*** Opening of Passage for review ***

The devil is a master deceiver. 

He loves to toss things out to us along our journey trying to get us to settle.  He’s okay with us going right up close to the will of God as long as we don’t actually get there.  He knows just what to put in our path, that one thing we think we have to have right now and he puts it just before we cross over to where we are actually supposed to be.  He can get us to question whether God really does have the best in store for us when we’re looking at something that already seems so good.  

The devil has studied us, and he knows our weaknesses.  He knows we are impatient and doubtful and rebellious at heart.  He knows that if we are close to the will of God that we will have a false sense of security that we are still okay.  However, he knows how vulnerable we are when we are still close to the world and just shy of where God actually wants us.

The tribes of Gad and Reuben were far enough away from their church family that the enemy could more easily overtake them. And that’s exactly what happened.  Not only were those two tribes overtaken, but half the tribe of Mannaseh was also overtaken because they decided it was a good idea to settle there as well. None of these tribes realized at the time they settled that their location left them vulnerable to attacks.  Several years later when Assyria attacked, they ended up taking those on the east side captive ten years before the rest of the tribes on the west side were taken.

How did it go from the tribes of Gad and Rebuen to the tribes of Gad and Reuben and half the tribe of Mannaseh?  The Bible doesn’t say, but we know from experience that when someone goes off course in their spiritual life that someone else almost always ends up following.  I believe that’s what happened here.

Gad, Reuben, and half the tribe of Mannaseh made a critical mistake when they took what they thought they needed over what God knew they needed.  They weren’t supposed to be dwelling in a “place for cattle.” They were supposed to be dwelling in a “land flowing with milk and honey.” 

Their focus was off and they weren’t concerned with obeying.  Their only concern was immediate gratification.  This ended up being a costly mistake years later.  So many times we make decisions based on selfish reasons, never realizing that we are putting ourselves, our families, and those that follow us at risk.  

We can’t lose sight of the end goal when we are on our way through life. 

Our end goal should not be a life filled with things our flesh desires and it definitely should not be a life settled just outside of where God wants us.  God didn’t choose the East side for His people for good reasons.  He chose the West side.  Those tribes couldn’t see down the road many years later when the enemy would snatch them up because they were vulnerable, but God saw.  They should have stayed on the path until the end.  These two and a half tribes may have had pleasure temporarily, but that came at the price of losing it all in the end.  God’s best is always better than good.

*** Close of Passage for review ***
*** Opening of Extracted data ***

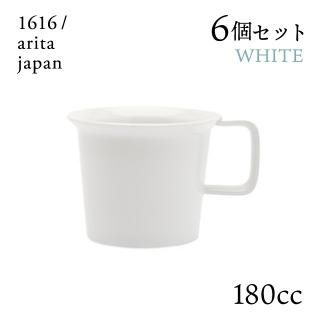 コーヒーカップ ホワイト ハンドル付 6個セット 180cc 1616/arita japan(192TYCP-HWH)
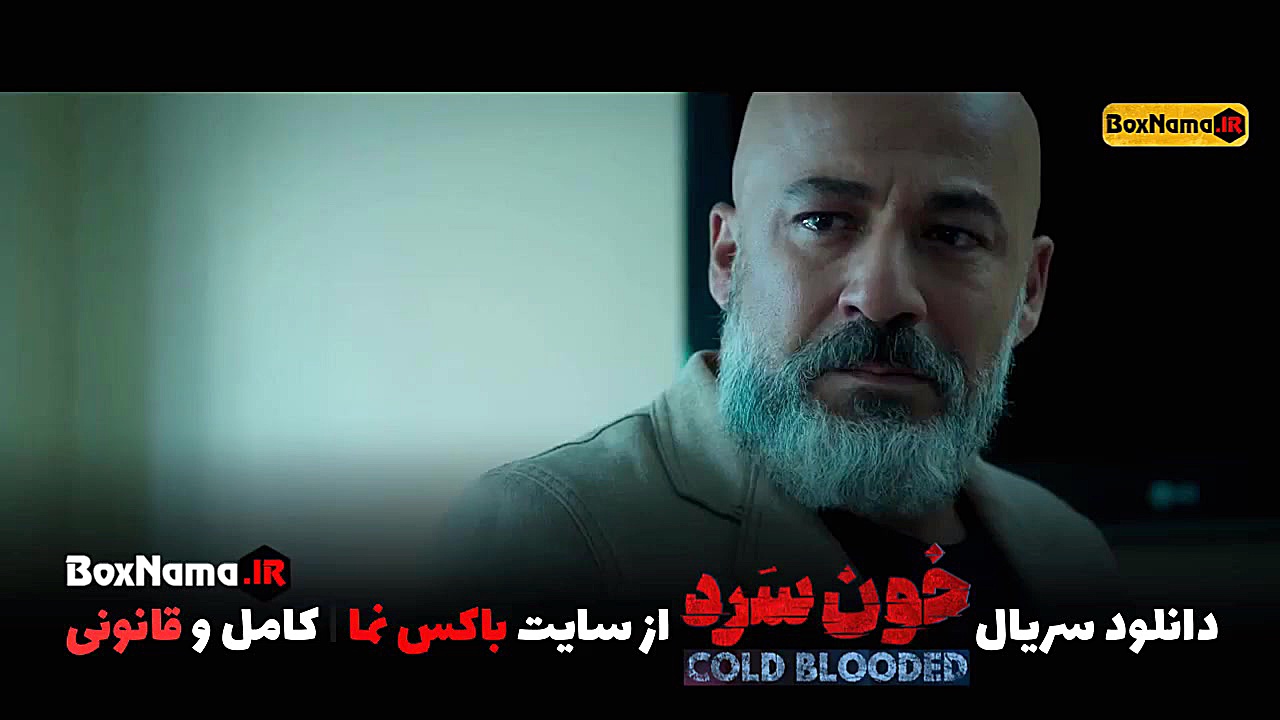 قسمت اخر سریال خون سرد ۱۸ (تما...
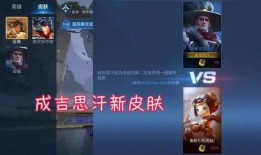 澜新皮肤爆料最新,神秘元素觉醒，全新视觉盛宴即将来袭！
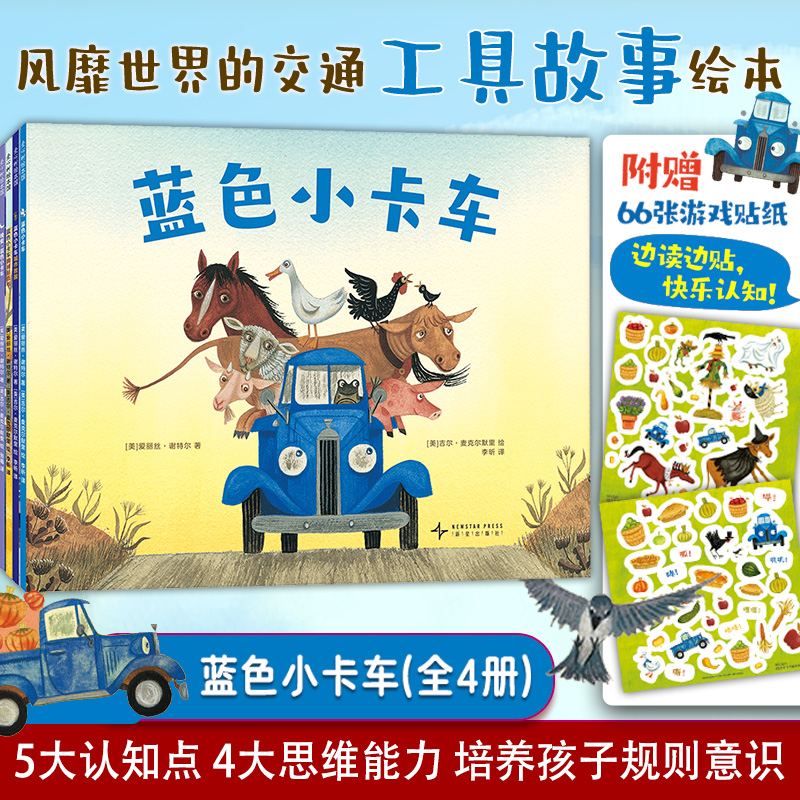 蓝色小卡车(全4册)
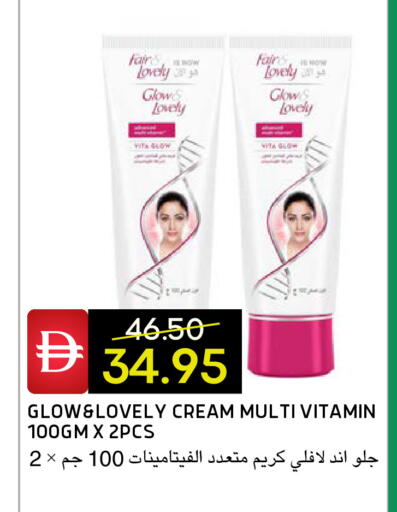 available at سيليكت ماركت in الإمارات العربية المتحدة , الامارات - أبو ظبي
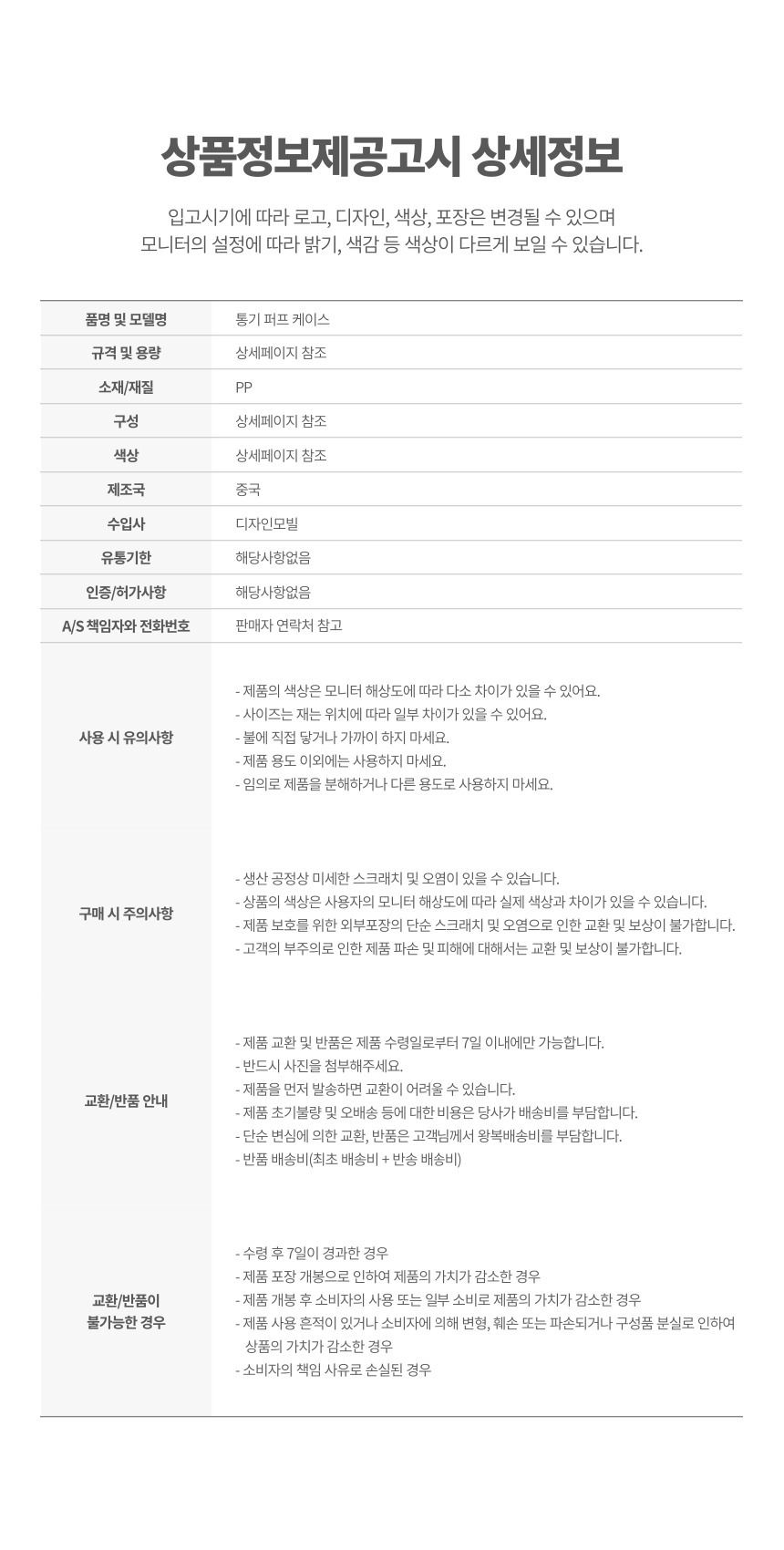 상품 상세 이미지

*** Close of Extracted data ***

Brief 1
Answer these questions from the devotional about the tribes of Gad and Reuben, one line each.
(a) What three traits does the devil know we have at heart?
(b) Which nation attacked and took the eastern tribes captive, and how many years before the western tribes?
(c) Which side did God choose for His people?
Brief 2
Translate this sentence from the devotional about the tribes of Gad and Reuben into Spanish: "We can’t lose sight of the end goal when we are on our way through life."

Your response 1
(a) We are impatient, doubtful, and rebellious.
(b) Assyria, ten years before the western tribes.
(c) The West side.

Your response 2
No podemos perder de vista la meta final mientras vamos por el camino de la vida.